Smart grid is a fast-growing technology, and this growth implies an enormous demand for better modelling and control. Non-linear behaviour and uncertainties represent for control a challenging task to overcome. These considerations drive the lack of advanced modelling and further development of optimal control strategies, with the primary aim of maximising the energy efficiency. The research proposes an optimal approach for network layout and control for a smart grid electrical substation with photo-voltaic generation. The optimisation method relies on heuristics and hierarchical control, minimising the network length and the steady state error. Smart power substation is the name for the planned scheme.
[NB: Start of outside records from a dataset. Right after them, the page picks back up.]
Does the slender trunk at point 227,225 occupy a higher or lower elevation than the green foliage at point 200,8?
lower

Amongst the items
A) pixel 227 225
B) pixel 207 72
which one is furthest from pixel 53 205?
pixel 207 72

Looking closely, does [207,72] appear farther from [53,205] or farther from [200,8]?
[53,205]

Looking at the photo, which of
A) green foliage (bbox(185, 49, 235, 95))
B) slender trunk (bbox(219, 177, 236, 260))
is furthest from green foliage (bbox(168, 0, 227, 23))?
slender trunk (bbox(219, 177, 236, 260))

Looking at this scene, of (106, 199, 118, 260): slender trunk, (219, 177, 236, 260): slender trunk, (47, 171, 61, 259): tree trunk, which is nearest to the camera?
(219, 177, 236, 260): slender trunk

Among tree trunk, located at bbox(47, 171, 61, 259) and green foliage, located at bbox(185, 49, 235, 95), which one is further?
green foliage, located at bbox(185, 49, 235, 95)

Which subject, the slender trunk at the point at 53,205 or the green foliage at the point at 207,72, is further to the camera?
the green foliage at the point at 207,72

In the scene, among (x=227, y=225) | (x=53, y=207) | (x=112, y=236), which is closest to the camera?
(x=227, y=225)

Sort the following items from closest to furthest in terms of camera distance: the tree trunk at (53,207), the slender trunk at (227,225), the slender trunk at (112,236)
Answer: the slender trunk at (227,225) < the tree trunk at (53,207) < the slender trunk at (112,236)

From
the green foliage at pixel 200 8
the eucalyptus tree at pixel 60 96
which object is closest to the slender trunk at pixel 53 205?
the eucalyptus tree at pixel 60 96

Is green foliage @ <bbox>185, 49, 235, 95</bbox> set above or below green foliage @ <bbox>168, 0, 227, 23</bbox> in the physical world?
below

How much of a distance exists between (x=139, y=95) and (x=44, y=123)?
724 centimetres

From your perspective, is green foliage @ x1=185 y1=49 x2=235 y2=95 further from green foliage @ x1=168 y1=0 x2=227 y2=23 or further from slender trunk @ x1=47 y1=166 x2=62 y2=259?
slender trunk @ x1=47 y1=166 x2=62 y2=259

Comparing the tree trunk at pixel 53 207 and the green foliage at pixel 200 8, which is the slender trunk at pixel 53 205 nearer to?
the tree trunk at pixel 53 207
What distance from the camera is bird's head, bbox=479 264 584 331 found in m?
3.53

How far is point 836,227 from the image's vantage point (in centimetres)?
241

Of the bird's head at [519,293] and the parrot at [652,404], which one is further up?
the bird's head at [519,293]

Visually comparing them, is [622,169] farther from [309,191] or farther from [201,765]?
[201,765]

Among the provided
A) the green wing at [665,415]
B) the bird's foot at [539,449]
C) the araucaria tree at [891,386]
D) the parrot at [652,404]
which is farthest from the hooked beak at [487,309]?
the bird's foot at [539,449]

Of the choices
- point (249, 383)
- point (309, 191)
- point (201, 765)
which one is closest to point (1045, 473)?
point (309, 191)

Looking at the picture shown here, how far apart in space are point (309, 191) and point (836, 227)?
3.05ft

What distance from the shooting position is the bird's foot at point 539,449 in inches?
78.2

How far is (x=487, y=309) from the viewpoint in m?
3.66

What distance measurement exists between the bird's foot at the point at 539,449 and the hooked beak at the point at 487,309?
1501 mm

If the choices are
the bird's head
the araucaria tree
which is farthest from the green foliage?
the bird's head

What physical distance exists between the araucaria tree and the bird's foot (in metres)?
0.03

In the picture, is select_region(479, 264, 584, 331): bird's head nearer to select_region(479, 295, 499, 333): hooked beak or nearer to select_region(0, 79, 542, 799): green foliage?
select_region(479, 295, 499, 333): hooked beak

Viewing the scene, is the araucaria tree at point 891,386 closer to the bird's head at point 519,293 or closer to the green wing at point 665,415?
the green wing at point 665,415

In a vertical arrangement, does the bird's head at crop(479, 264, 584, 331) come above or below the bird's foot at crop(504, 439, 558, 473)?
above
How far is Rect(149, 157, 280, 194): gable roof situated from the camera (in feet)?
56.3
The network layout is multi-layered and bases on heuristic algorithms. The first and second layer routes underground geo-reference electrical networks, which minimises network length. Maximising the power quality, the network reliability and reducing the implementation cost. The third layer optimally allocates the photo-voltaic rooftop panels with a geo-reference criterion. Hierarchical control appears from the primary controller, which controls the current and the voltage outputs. The secondary control regulates the references for voltage amplitude and frequency, which based on the expected active and reactive power. Finally, the tertiary control deals with energy management and dispatching, which implements a communication coordination among the individual controllers. The cost functions determine the optimal coefficients values for each individual controller to reduce the steady state error. For this purpose, the investigation tests several performance indices to notice which reach the less error, like as integral square error indices methods. The system steady state is over-damped, and it has not over-shoot. However, it has a 5% of oscillations around the desired voltage level, which keep a constant pattern. The response time is fast, considering the non-linear elements behaviour and the multiple system interactions. Hence, the establishing time is less than 0.4 seconds where, despite the increase in load, the system output satisfies the system’s requirements in terms of power and voltage.